• 1日

    オファーレターの作成にかかる日数(平均)
  • 80%

    オファーレターの送信にかかるコストの削減率

Salesforceは、グローバルな成長を促進するために、世界中で採用活動を行っています。急成長を遂げている同社は、優秀な人材を採用する上で様々な課題を抱えています。特に、競争の激しいテクノロジー業界においては、“タイミング”が重要であり、わずか数時間、数分の差で採用できないこともあります。同社採用オペレーション部門のシニアディレクターであるサマー・フォード氏にとって、求職者の期待値の変化に応え、他社との採用競争に勝ち抜くためには、紙ベースの作業を捨てて、既存の人事プラットフォームを電子署名やデジタル化された契約プロセスと統合していく必要がありました。

Salesforceは2012年に米国でドキュサインの電子署名を導入し、DocuSign Agreement Cloud for HR(ドキュサインの人事・採用向けソリューション)の利用を開始しました。これがきっかけでグローバルでも電子署名が使われるようになり、全社的に紙や手作業のプロセスが減少し、採用候補者との繋がりを深めることでオフォーレター(採用通知書)にも迅速に署名してもらえるようになったといいます。2018年、Salesforceは新しい HCM システム(人材管理システム)としてWorkdayを導入し、そのタイミングでドキュサインとWorkdayを連携しました。

紙ベースのプロセスが迅速な採用活動の足枷に

SalesforceがDocuSign Agreement Cloud for HRを導入して人事関連の契約を電子化する前、採用チームは紙ベースで作業をしていました。しかし、紙ベースのオファーレターや雇用契約書の状況を把握することは、スタッフにストレスを与え、採用候補者の満足度低下の原因にもなっていました。
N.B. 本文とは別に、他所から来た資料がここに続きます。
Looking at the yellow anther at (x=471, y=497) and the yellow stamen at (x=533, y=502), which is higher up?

「特に米国では、数年前から携帯電話で署名することができ、迅速にプロセスを進めることへの期待が高まっていました。」とフォード氏は言います。フォード氏によると、採用候補者と雇用契約を結べるかどうかは、役員が実際にオフィスにいて契約書に(物理的に)署名できるか、もしくは候補者が雇用契約書に署名し、きちんと(スキャンして)Eメールまたは郵送で返信できるかにかかっていました。
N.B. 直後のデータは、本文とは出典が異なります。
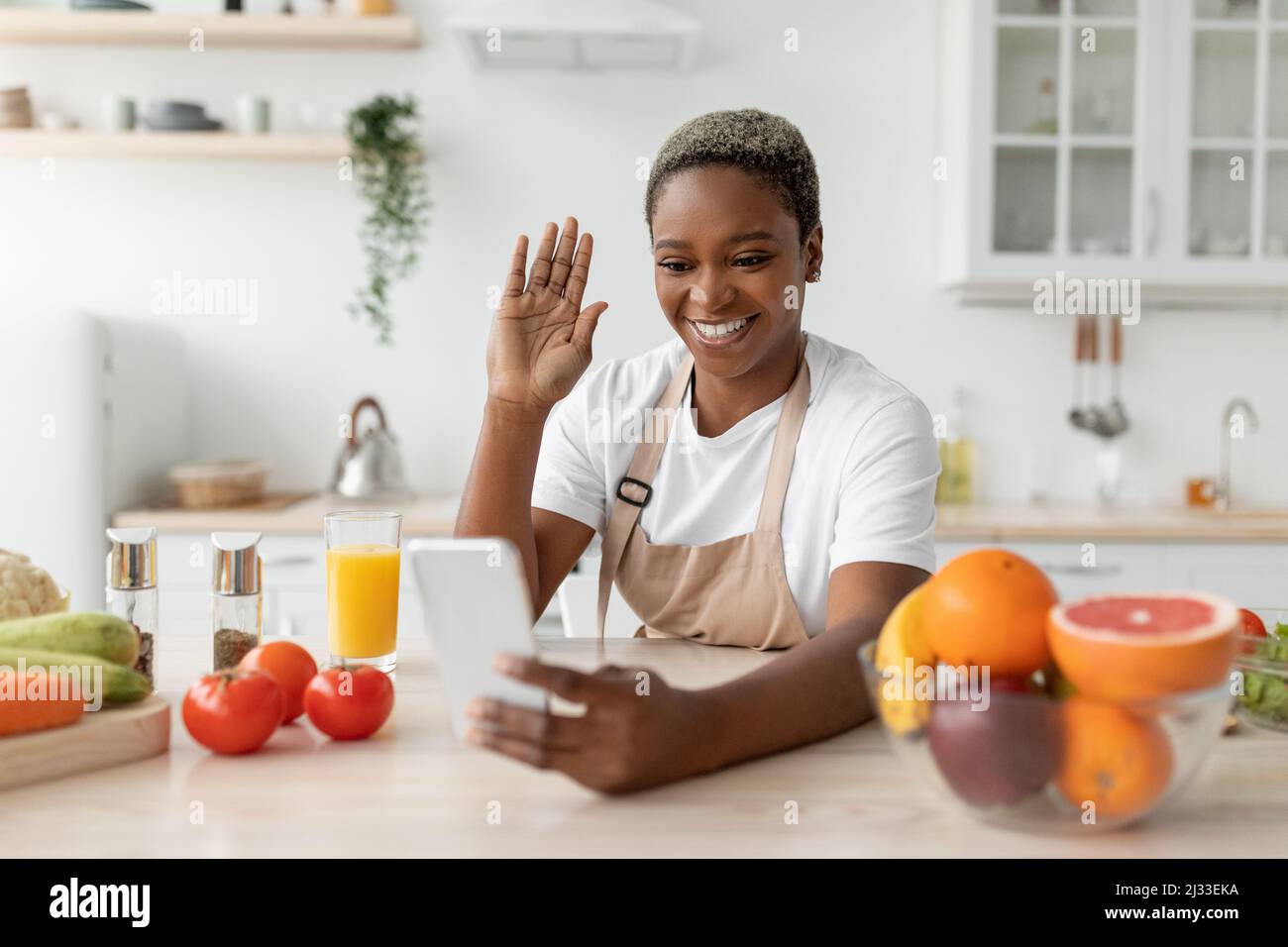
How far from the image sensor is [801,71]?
3084 mm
ドキュサインは弊社の採用活動を一変させました。今となっては、当時はすべてが紙ベースだったとは信じられないくらいです。
サマー・フォード 氏
採用オペレーション部門シニアディレクター
salesforce.com Co.,Ltd.

ドキュサインをWorkdayと統合させることで、採用コーディネーターチームは、署名状況の確認に追われたり、紙の山を整理することなく、採用候補者と迅速に雇用契約を締結できるようになりました。また、Workday内で雇用契約書やデータを管理することができるようになり、DocuSign for WorkdayはSalesforce急成長の根幹を支えています。同社がドキュサインの電子署名を導入した2012年には約8,000人の従業員を雇用し、2018年には同社の従業員数は29,000人を超えるまでになりました。

イノベーションで定評のあるSalesforceならではのデジタル採用戦略

ドキュサインとWorkdayのシームレスな統合により、Salesforceの採用チームおよび何千もの候補者が、毎年オンラインで採用プロセスを完了しています。昨年は約7,000人の新入社員と雇用契約を結び、それ以外に最終的に採用に至らなかった場合でもオファーレターや契約書を作成しているため、その数は数千、数万にもおよびます。

ソリューション同士を統合して効率化することにより、同社は採用プロセスをスピードアップし、候補者にも満足度の高い採用経験を提供することができました。結果、これまで平均5日かかっていたオファーレターの準備を1 日未満に短縮しました。

デジタル化でグローバルな採用活動を加速、同時にエラーを軽減 

ヨーロッパでは、Salesforceの採用担当者は複数の国で採用活動を行っています。そのため、異なる言語でのオファーレターやその他の契約書、国ごとに異なる法的規制に準拠しなければなりません。

こういった負担は、オファーレターに誤った給与情報を入力してしまうなどの人為エラーにつながる可能性があります。現在では、採用担当者はオファーの詳細をWorkdayに入力するだけで、ドキュサイン上でオファーレターが自動生成されます。新入社員がオファーレターに署名すると、収集されたデータは署名済のオファーレターと共にWorkday上で更新・保存されます。180ヵ国以上、44言語で使用可能なドキュサインのソリューションとWorkdayのシームレスな統合が、言語の壁も解消する最適な組み合わせとなりました。

「紙ベースのプロセス」や「複数の人事プラットフォーム」から、「Workdayとドキュサインが統合されたひとつのデジタル基盤」に移行したことで、Salesforceの採用チームは、同社の積極的なグルーバル展開を支援することができました。これは、紙ベースのプロセスでは実現できなかったことでした。

 

※本事例は「Salesforce speeds up global recruiting efforts with DocuSign and Workday」の抄訳になります。